Freude über hohe Wahlbeteiligung bei OB-Wahl in Darmstadt

Fast die Hälfte der Wahlberechtigten hat bei der OB-Wahl in Darmstadt gewählt. Die Grünen schnitten dabei gut ab, aber nicht gut genug – obwohl ihr Kandidat in die Stichwahl kam.
So unterschiedlich die Positionen der Oberbürgermeister-Kandidaten und -Kandidatinnen auch sind, so einig waren sie sich am Sonntag bei der Beurteilung des Wahlabends: Es war spannend, weil die Sieger im Lauf der Auszählung wechselten. Einig Freude herrschte auch über die hohe Wahlbeteiligung, die bei 48,58 Prozent liegt. Das heißt, dass jeder zweite Darmstädter und jede zweite Darmstädterin ein Kreuzchen auf dem Wahlzettel gemacht hat – ein sehr gutes Ergebnis für eine Großstadt. Im Schnitt hat jeder Dritte per Briefwahl gewählt. Vor sechs Jahren lag die Wahlbeteiligung im ersten OB-Wahlgang noch bei 43,9 Prozent.
OB-Wahl in Darmstadt: Grüne haben im Vergleich zur Kommunalwahl Stimmen verloren
Einen eindeutigen Gewinner gab es am Sonntag nicht; Michael Kolmer (Grüne) und Hanno Benz (SPD) erhielten die meisten Stimmen und stehen sich in zwei Wochen in der Stichwahl gegenüber. Für die Grünen geht es dabei um viel. Zwölf Jahre lang stellen sie bislang den Oberbürgermeister, stehen an der Spitze der Stadt, können über diese Position Themen setzen und Projekte pushen. Wie wichtig dieses Amt für die Partei ist, zeigt allein schon die Tatsache, dass noch in der Sonntagnacht Wahlplakate mit dem Störer „2. April Stichwahl - jetzt Kolmer wählen“ beklebt wurden.

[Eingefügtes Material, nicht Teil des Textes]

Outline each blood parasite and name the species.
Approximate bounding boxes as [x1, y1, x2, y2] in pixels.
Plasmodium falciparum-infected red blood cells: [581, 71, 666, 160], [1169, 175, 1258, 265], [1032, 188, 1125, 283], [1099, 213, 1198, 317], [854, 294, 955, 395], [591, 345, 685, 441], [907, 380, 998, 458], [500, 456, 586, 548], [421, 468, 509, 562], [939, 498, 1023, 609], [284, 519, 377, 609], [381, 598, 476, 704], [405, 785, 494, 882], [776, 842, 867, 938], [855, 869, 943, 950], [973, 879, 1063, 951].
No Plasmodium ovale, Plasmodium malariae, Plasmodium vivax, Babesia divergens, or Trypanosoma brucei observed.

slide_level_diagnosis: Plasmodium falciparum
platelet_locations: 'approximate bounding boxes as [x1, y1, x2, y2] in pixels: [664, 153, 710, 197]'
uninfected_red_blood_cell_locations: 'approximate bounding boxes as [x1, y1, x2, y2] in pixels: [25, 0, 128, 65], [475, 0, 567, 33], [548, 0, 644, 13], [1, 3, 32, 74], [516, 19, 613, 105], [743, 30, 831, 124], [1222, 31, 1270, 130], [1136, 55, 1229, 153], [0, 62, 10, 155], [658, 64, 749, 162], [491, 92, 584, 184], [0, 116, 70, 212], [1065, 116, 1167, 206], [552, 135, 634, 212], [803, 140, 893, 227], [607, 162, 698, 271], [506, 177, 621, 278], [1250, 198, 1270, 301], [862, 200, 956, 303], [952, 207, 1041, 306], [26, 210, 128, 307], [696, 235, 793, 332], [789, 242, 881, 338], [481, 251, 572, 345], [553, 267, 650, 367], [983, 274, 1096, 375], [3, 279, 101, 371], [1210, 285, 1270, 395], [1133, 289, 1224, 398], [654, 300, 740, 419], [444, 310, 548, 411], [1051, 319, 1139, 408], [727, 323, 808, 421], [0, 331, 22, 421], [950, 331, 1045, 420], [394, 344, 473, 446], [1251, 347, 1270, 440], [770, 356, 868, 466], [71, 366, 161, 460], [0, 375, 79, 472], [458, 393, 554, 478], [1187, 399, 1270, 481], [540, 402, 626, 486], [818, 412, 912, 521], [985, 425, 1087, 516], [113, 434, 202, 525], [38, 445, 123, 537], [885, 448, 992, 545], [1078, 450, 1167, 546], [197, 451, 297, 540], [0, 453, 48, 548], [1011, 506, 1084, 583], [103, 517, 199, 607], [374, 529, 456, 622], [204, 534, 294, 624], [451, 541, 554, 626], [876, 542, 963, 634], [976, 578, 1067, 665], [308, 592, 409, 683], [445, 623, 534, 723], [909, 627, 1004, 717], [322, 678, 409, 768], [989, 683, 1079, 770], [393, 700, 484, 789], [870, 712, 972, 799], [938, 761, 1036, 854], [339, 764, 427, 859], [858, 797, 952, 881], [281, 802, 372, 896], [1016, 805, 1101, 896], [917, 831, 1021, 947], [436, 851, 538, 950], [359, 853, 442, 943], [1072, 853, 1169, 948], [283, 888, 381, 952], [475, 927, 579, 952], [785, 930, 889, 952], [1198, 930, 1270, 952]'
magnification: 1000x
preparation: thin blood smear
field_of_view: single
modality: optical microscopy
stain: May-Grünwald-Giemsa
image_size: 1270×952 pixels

Den Grünen ist es diesmal nicht ganz gelungen, für die OB-Wahl ihre Stammwählerschaft zu mobilisieren. Gut 86 Prozent der Bürger und Bürgerinnen, die die Partei bei der Kommunalwahl 2021 gewählt hatten, haben Kolmer am Sonntag ihre Stimme gegeben. Der Vergleich zur OB-Wahl 2017 macht diese Tatsache noch offensichtlicher: Jochen Partsch sicherte sich damals als Kandidat der Grünen 50,4 Prozent aller gültigen Stimmen – trotz acht Gegenkandidaten.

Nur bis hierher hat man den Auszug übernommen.